EUと英の北アイルランド合意、地元政党が見直し要求

英国領北アイルランドの民主統一党(DUP)のドナルドソン党首は14日、EU単一市場に残った北アイルランドの通商ルール見直しをめぐるEUと英政府の合意内容について不服を示し、英政府にさらなる見直しを求める声明を発表した。英政府は約3年にわたる協議を経て、EUとようやく合意にこぎ着けたが、カギとなるDUPによる承認はすんなりとはいかず、難しい対応を迫られることになる。

EUと英国が2019年10月に合意した離脱協定には、北アイルランドとアイルランドの紛争に終止符を打った1998年の和平合意に基づいて北アイルランド議定書が盛り込まれ、英の離脱後も北アイルランドとアイルランドの間に物理的な国境を設けず、物流やヒトの往来が滞らないようにすることが決まった。北アイルランドが事実上、EU単一市場と関税同盟に残ることで、通関が北アイルランドとアイルランドの間では行われないようにするのが狙いだ。

その代わりに、英本土から北アイルランドに流入する物品については国内の移動であるにもかかわらずEUの規制が適用され、通関・検疫が必要となる。これについて英政府は、同ルールによって北アイルランドで物流が混乱するなどとして、北アイルランド議定書で取り決められた通商ルールの抜本的な見直しを21年7月に要求。これに反発するEUとの協議が難航していた。

欧州委員会のフォンデアライエン委員長と英スナク首相が2月27日に合意した「ウインザー・フレームワーク」と称される見直し案では、最大の焦点となっていた通関について、北アイルランドだけで販売される物品については通関手続きを大幅に減らすのを柱とする内容。北アイルランド経由でアイルランドなどEU域内に輸出されるか、輸出される可能性がある物品は、通常の通関検査を受ける。

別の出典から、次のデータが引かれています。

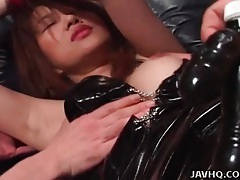 Kinky bound slut in latex and fishnets tubes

北アイルランドをめぐるEUと英国の通商紛争をEUの欧州司法裁判所(ECJ)の管轄とするルールに関しては、ECJ がEU法に関する「唯一にして究極の調停機関」であることを確認した一方で、北アイルランドでの権限を減らす。

北アイルランドでは22年5月に実施された議会選挙で、議定書を支持するカトリック系のシン・フェイン党が最多議席を獲得して初めて第1党となったが、英国への帰属意識が強い第2党のプロテスタント系DUPが連立議定書の見直し、破棄を求めて連立を拒否し、自治政府が樹立できない状態にある。英政府はDUPが合意を受け入れることで、北アイルランドの政治空白に終止符を打ちたい考えだ。

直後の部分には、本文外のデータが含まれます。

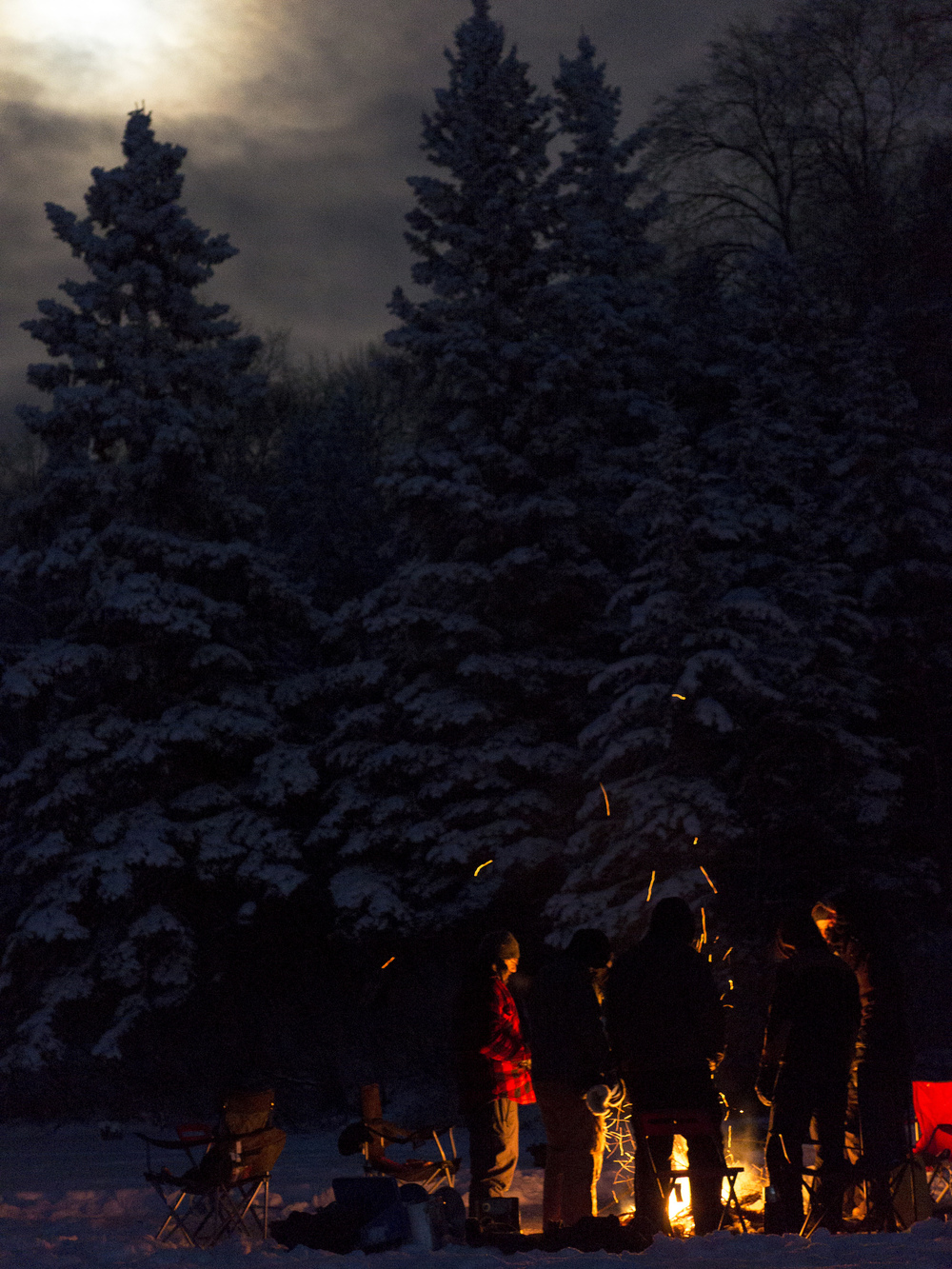 Gathering around with ice and fire under a moon-lit sky.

ドナルドソン党首は当初、合意内容を「大きな前進」と形容し、一定の評価を与えていた。しかし、声明では「現時点での私自身の評価は、主要分野で懸念が残っており、さらなる説明と改定、変更が必要というものだ」として、英政府に対応を求めた。

声明では「懸念」の具体的な内容に触れていないが、ドナルドソン党首はBBCとのインタビューで、EU法が北アイルランドで適用されることや、北アイルランドの英市場での地位、通関手続きが全廃されていないことなどを挙げた。

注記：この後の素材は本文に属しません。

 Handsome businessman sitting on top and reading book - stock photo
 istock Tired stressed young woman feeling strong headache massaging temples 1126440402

DUPは党内に設けられた部会が合意内容を精査し、3月末までに報告書を党に提出することになっている。すでに同党は英政府との協議に着手しているが、報告書に沿って具体的な要求を英政府に突き付ける。英政府が望む北アイルランドとアイルランドの和平合意25周年に当たる4月10日までの決着は、時間的に難しそうだ。